The determination of
Rojalia Minj
The Participatory Communication Initiative has
focussed on developing ownership of accessing NRHM entitlements from
within communities and community forums. During the participatory need
assessment in Gujarat, it came to light that only about 10% of the
members of panchayat and Village Health and Sanitation
Committees were aware of government health schemes to some level of
accuracy. In Odisha, although a number of training programmes had been
conducted for service providers and Gaon Kalyan Samitis, many did not
have the desired effect because of issues of language.

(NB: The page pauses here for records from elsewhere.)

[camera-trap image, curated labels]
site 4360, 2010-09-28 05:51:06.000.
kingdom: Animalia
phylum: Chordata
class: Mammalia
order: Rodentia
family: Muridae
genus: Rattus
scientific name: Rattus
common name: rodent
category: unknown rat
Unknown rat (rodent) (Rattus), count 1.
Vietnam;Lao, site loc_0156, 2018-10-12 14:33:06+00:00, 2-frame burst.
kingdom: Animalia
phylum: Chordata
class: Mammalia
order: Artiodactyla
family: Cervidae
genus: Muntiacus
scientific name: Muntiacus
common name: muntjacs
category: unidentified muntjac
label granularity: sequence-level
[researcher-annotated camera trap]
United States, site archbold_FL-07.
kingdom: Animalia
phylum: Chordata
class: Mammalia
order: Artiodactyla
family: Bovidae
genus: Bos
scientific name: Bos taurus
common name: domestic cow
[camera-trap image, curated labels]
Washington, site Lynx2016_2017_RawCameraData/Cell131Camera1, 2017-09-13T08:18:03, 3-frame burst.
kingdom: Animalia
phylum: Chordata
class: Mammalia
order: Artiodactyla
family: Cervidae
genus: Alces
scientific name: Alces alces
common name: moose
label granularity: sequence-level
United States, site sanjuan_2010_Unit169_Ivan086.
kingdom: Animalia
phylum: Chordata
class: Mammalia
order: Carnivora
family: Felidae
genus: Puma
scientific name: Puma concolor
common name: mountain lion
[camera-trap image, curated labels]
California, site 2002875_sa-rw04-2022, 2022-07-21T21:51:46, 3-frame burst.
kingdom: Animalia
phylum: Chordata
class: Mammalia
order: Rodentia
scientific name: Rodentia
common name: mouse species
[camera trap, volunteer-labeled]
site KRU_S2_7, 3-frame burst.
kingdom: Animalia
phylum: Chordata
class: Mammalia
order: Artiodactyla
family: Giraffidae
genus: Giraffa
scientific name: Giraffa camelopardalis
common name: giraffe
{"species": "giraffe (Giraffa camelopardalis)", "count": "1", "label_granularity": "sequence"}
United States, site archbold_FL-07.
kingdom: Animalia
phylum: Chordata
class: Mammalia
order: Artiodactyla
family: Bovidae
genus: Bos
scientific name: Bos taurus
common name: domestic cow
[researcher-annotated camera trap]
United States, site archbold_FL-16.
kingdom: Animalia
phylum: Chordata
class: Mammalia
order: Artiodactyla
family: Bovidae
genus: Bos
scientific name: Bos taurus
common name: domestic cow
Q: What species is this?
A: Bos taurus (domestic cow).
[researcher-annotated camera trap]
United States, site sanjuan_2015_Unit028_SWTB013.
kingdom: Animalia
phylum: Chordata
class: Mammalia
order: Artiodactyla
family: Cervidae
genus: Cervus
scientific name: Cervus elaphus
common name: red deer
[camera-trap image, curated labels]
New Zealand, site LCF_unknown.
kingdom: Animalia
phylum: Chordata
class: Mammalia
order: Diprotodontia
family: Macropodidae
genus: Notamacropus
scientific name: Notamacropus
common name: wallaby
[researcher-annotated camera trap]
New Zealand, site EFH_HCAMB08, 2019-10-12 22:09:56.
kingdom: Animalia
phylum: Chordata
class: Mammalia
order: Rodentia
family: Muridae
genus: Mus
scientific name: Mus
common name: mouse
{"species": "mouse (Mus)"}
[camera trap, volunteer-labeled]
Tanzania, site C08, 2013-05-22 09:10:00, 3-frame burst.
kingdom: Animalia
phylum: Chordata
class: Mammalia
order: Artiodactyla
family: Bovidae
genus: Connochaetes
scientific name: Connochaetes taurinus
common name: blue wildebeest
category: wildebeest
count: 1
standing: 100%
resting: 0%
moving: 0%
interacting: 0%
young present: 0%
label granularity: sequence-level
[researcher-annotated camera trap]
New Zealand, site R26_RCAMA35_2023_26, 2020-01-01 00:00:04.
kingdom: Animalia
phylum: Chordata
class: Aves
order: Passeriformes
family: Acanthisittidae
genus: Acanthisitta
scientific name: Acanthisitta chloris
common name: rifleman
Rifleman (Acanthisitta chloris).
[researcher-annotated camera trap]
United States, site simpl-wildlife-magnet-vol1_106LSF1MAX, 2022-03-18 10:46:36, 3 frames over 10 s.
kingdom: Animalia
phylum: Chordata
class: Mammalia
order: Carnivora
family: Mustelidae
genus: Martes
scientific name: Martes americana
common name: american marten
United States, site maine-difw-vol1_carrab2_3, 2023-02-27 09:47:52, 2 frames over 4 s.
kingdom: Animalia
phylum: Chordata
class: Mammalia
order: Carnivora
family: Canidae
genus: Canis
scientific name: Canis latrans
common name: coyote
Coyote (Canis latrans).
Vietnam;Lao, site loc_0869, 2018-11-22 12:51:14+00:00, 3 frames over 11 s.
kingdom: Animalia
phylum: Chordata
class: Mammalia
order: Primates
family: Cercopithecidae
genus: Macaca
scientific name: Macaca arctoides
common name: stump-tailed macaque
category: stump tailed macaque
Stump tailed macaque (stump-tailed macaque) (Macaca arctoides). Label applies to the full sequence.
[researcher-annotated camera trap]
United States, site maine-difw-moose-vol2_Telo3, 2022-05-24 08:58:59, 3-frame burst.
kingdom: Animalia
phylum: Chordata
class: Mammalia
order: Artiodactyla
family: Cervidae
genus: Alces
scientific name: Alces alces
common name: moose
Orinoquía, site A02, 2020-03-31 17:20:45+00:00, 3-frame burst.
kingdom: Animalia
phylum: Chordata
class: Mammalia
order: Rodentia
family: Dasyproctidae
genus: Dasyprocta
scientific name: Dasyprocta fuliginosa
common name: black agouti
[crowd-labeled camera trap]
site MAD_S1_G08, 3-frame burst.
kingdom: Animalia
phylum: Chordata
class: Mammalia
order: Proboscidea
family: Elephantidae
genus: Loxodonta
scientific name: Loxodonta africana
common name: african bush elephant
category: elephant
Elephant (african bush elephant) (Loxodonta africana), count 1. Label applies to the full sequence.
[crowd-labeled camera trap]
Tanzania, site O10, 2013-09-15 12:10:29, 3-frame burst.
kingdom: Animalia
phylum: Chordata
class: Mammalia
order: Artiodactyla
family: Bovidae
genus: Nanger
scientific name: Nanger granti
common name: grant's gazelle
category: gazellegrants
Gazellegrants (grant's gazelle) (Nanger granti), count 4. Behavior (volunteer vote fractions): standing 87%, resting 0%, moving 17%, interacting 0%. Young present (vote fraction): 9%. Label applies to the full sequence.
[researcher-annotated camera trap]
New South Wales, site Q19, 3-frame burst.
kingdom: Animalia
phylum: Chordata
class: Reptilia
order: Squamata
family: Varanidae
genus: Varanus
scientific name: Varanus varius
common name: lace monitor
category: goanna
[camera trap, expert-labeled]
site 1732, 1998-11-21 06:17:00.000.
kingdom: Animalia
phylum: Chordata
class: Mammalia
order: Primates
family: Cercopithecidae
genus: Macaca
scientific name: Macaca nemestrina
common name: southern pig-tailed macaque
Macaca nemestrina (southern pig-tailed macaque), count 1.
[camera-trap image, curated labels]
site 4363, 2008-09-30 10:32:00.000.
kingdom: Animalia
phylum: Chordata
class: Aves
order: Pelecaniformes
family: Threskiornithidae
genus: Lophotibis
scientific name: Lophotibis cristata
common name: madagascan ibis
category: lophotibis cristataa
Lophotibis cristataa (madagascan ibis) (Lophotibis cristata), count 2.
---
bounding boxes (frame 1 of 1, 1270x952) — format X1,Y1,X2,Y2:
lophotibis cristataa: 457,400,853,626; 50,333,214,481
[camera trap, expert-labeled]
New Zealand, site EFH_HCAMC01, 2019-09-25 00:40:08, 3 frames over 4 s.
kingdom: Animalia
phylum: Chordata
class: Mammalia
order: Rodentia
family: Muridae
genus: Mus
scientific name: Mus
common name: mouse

Another area in which the Participatory
Communication Initiative has played a significant role is in helping
communities enhance the health and health-related infrastructure. In
West Bengal, it was found that delivery facilities are not available
in many primary health centres. Regular awareness and sensitisation
meetings conducted by district partners with village forums like
self-help groups, farmers’ associations, youth clubs etc. have brought
about many visible changes in communities. Village Health and
Sanitation Committees have been formed where there were none,
communities have been mobilised around the use of untied funds and
community members have set up alliances with ASHA and anganwari
workers for better service delivery, among others.
Information, the key to
big changes
Participatory need assessment has reflected that community members
recall seeing information-education-communication material related to
health, though most of them had poor recollection of the message they
contained. Many said they were illiterate and were unable to read what
was written on government communication material. Community members
saw the relevance of receiving information and suggested means other
than posters and written documents like camps, training programmes,
pictorial depictions, audio visual programmes, street plays and folk
media. Information was sought about ailments and their treatment,
government health schemes, services of health centres and entitlements
under NRHM. It was clear that community members seek information but
through culturally appropriate means. In parts of West Bengal,
information dissemination suffered because multiple languages were
spoken, especially in regions where there were large migrant
populations from neighbouring states.